Material for this task
-.-.-

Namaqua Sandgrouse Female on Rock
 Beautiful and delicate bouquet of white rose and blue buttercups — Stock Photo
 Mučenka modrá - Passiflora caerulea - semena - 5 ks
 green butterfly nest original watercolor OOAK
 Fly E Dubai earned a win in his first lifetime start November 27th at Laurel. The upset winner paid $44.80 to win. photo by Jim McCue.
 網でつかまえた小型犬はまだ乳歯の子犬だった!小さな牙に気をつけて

-.-.-

Instructions to follow
Give back all the records above exactly as they were written.

Response below
Namaqua Sandgrouse Female on Rock
 Beautiful and delicate bouquet of white rose and blue buttercups — Stock Photo
 Mučenka modrá - Passiflora caerulea - semena - 5 ks
 green butterfly nest original watercolor OOAK
 Fly E Dubai earned a win in his first lifetime start November 27th at Laurel. The upset winner paid $44.80 to win. photo by Jim McCue.
 網でつかまえた小型犬はまだ乳歯の子犬だった!小さな牙に気をつけて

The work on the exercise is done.